WHAT THE EXERCISE ASKS. Omit the pictures and return exactly the stretch of the material below from the line with "Dolbadarn Castle Snowdonia Wales Metal Print" through the line with "Ferm Living Mobile".

### DATASET CONTENT ###

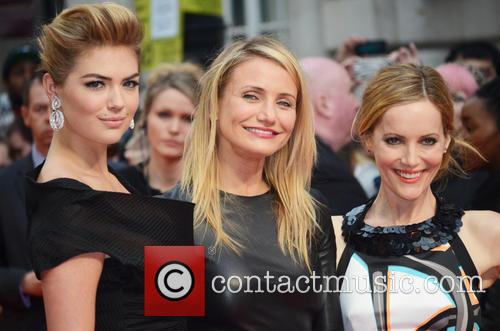 The Other Woman Kate Upton Cameron Diaz Leslie Mann UK Screening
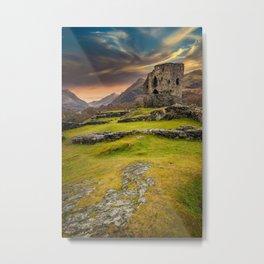Dolbadarn Castle Snowdonia Wales Metal Print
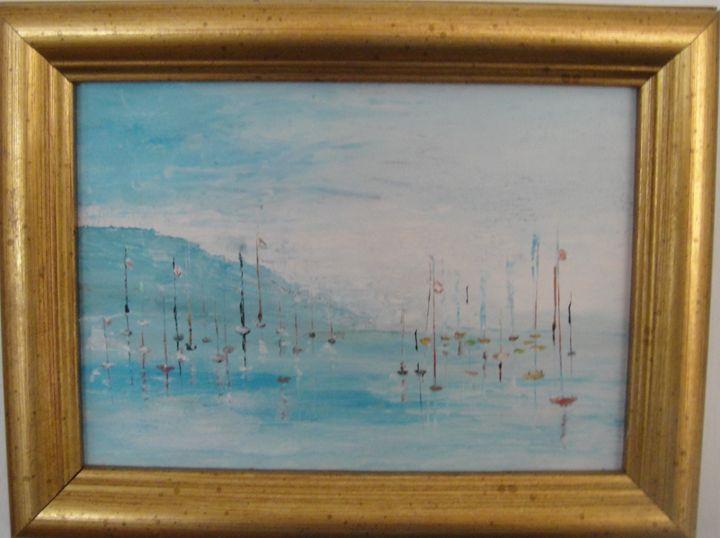 Geneve lake - Goran Konstantinov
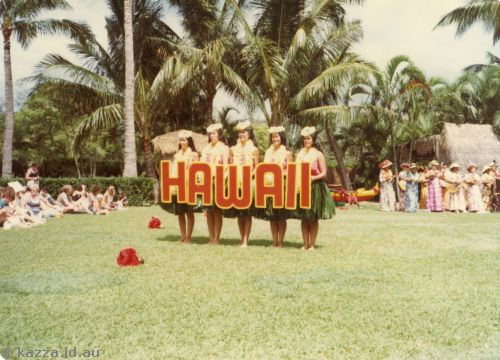 Hawaii sign at Kodak Hula show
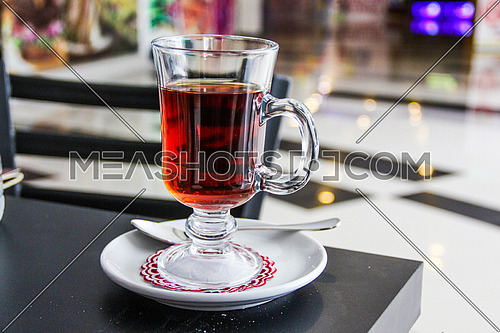 A glass cup of tea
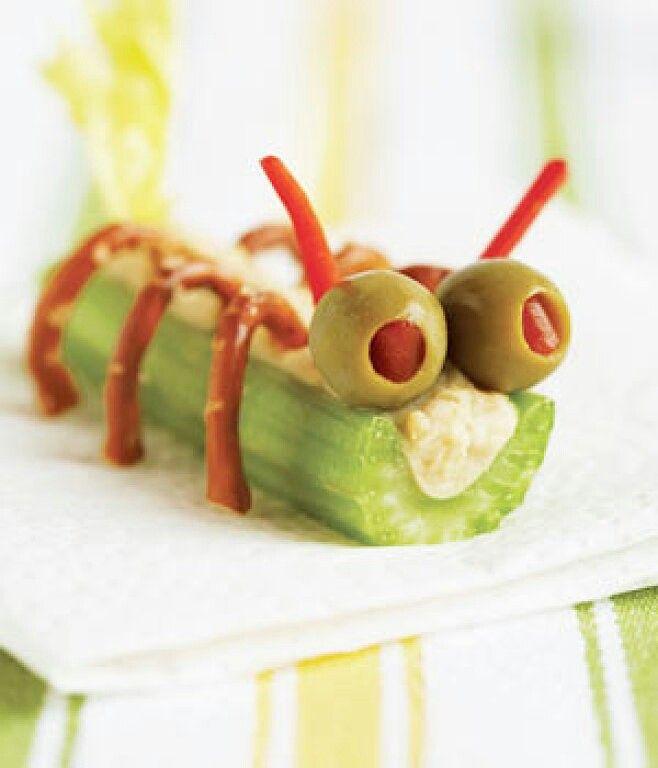Mothers Day Crafts Celery Stick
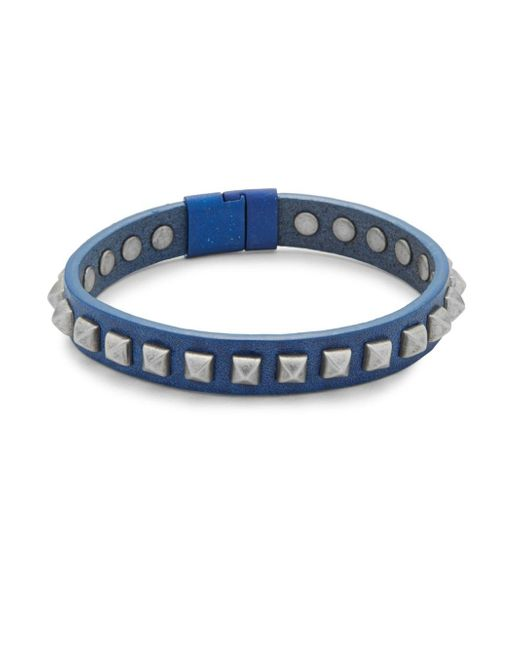 Tateossian | Blue Leather Pyramid Bracelet | Lyst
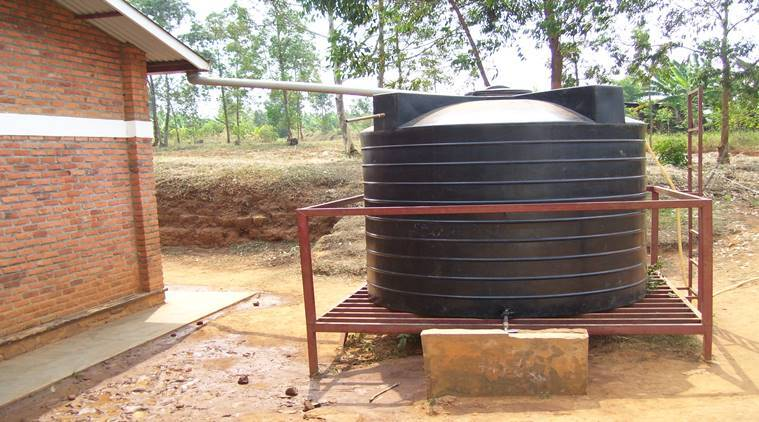 rainwater harvesting, delhi rainwater harvesting, Delhi Jal Board, delhi fine for not harvesting rainwater, delhi city news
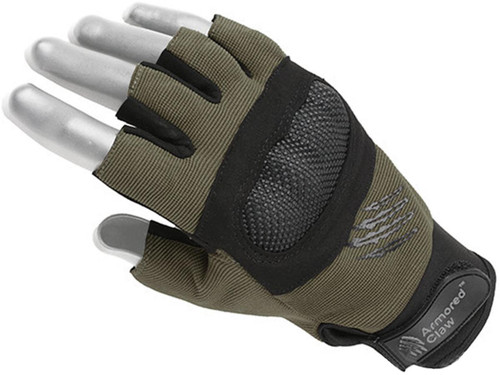 "Armored Claw ""Shield Cut"" Tactical Glove (Color: Olive / Large)"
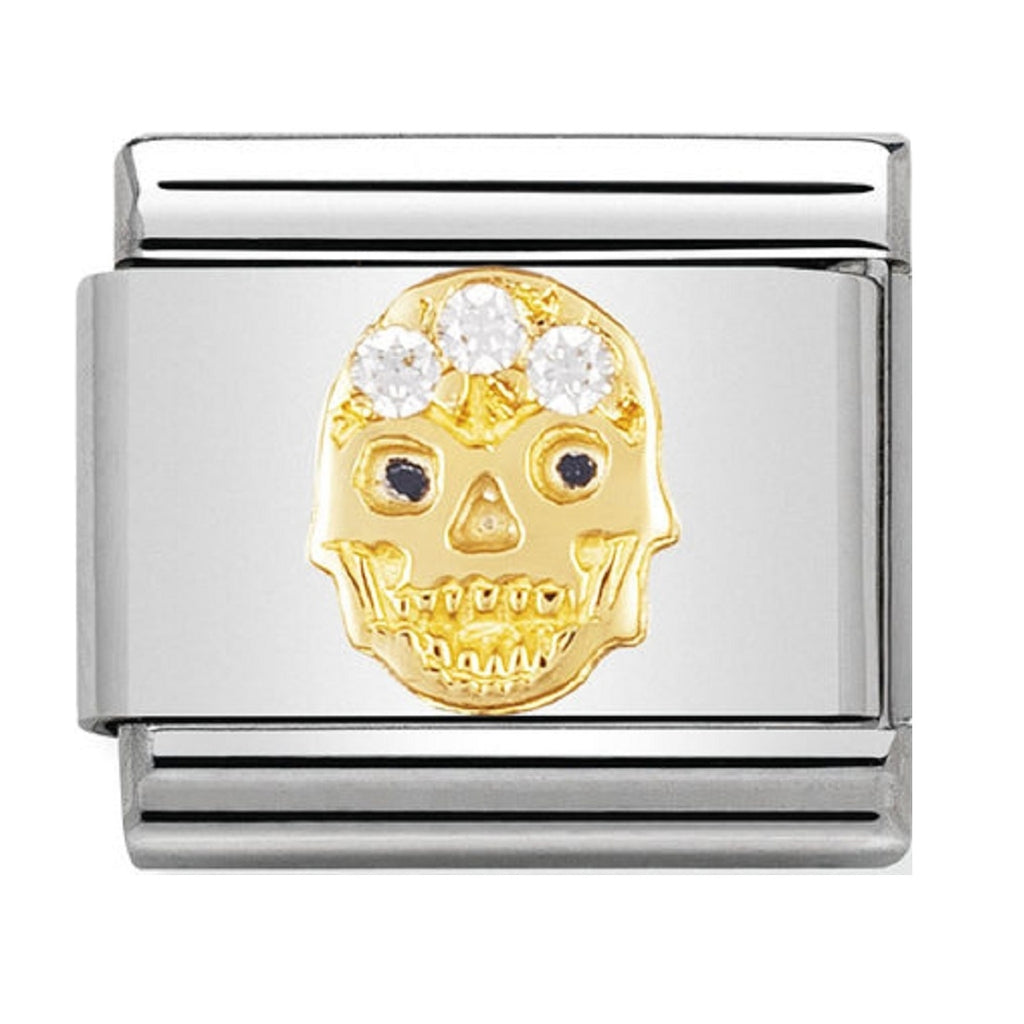 Nomination Charms 18ct and CZ Skull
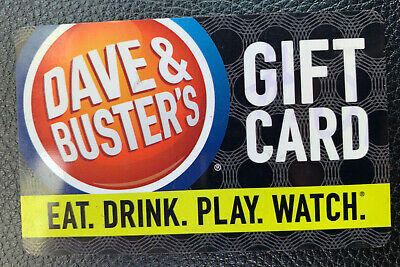$25 Dave & Buster's Gift Card - Physical Card
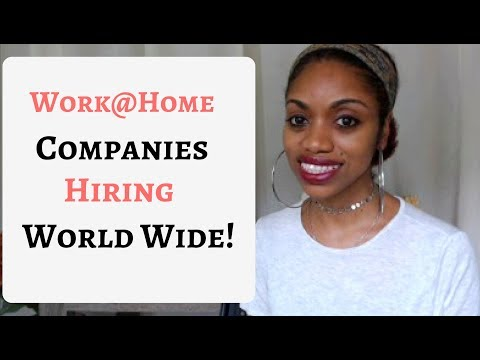 10 Good Paying GLOBAL Work From Home Companies. Now Hiring.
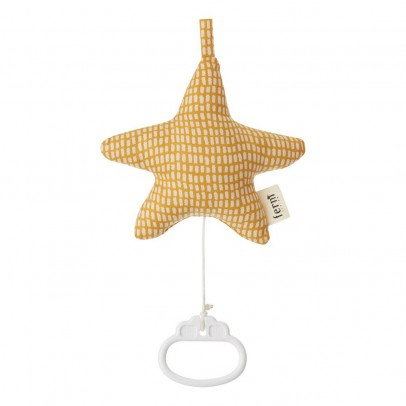 Ferm Living Mobile Musical Cotton Star-product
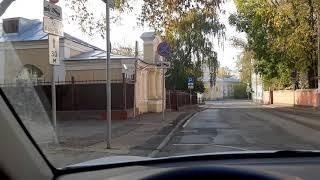 Фото достопримечательности москва волховский переулок доступен
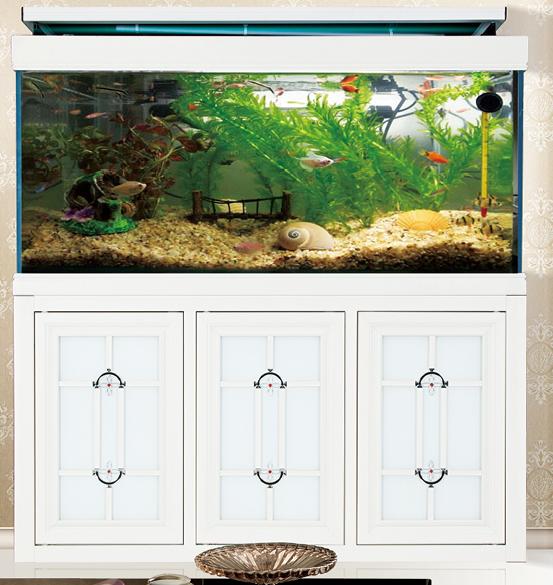 现代款鱼缸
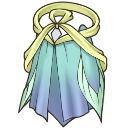 File:Mermaid Cloak (ToV).png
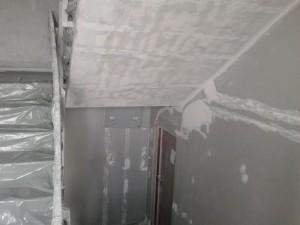 3-Snimki-Mladost-209A-10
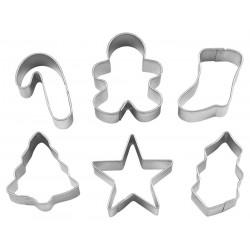 6 emporte-pièces de Noël - carton imprimé gant de cuisine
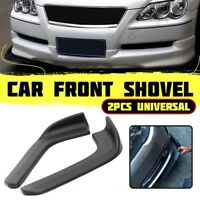 2x Car Front Shovel Bumper Splitter Diffuser Spoiler Wing Protector Universal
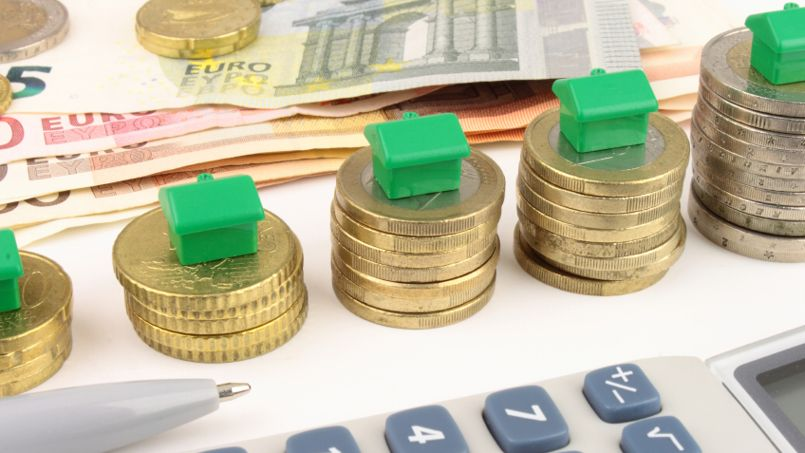 Placement immobilier : où investir ?
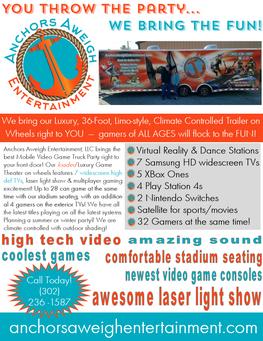 Best Event Idea Mobile Gaming Trailer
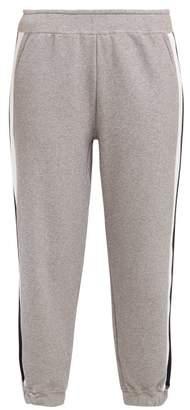 LNDR Horizon Stretch Cotton Track Pants - Womens - Grey Stripe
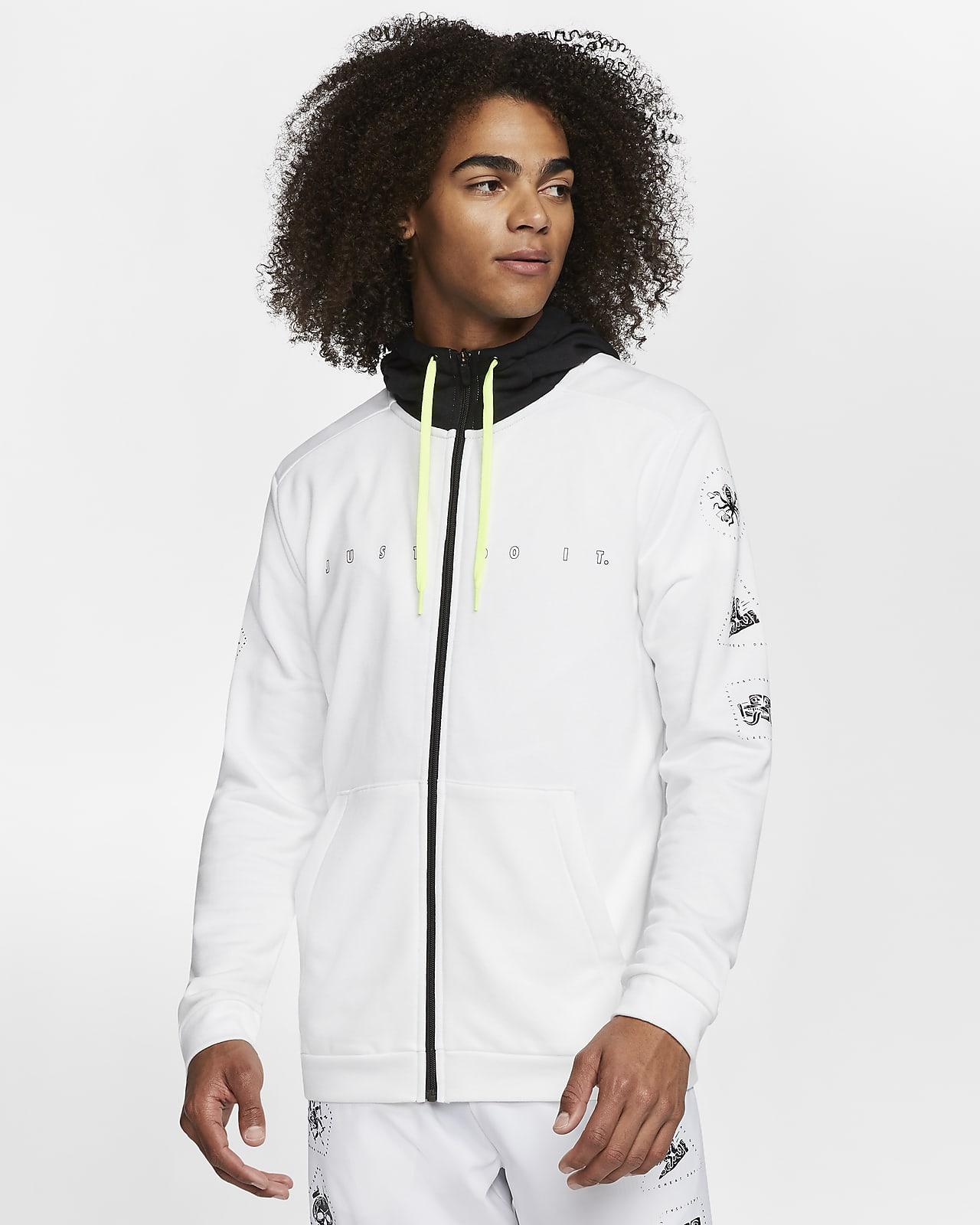 Sweat à capuche et zip de training en tissu Fleece Nike Dri-FIT pour Homme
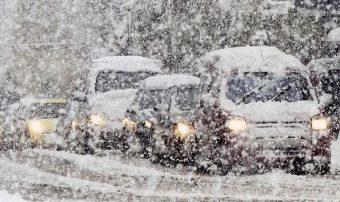 Snowfall Warning Updated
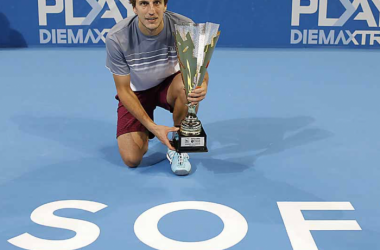 Mriza Basic celebrates with his first title in Sofia (Twitter)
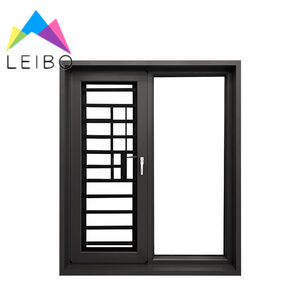 130 SERIES BREAK CASEMENT WINDOW SSสุทธิ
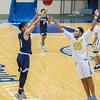 Basketball VB 01-10-2018 122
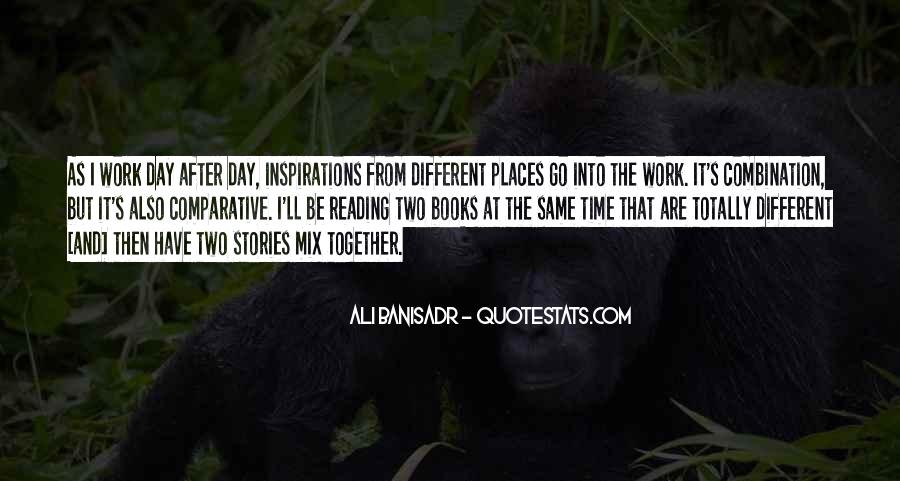 Quotes About Reading Books Together #138278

###

EXERCISE ANSWER.
Dolbadarn Castle Snowdonia Wales Metal Print
 Geneve lake - Goran Konstantinov
 Hawaii sign at Kodak Hula show
 A glass cup of tea
Mothers Day Crafts Celery Stick
 Tateossian | Blue Leather Pyramid Bracelet | Lyst
 rainwater harvesting, delhi rainwater harvesting, Delhi Jal Board, delhi fine for not harvesting rainwater, delhi city news
 "Armored Claw ""Shield Cut"" Tactical Glove (Color: Olive / Large)"
 Nomination Charms 18ct and CZ Skull
$25 Dave & Buster's Gift Card - Physical Card
 10 Good Paying GLOBAL Work From Home Companies. Now Hiring.
 Ferm Living Mobile Musical Cotton Star-product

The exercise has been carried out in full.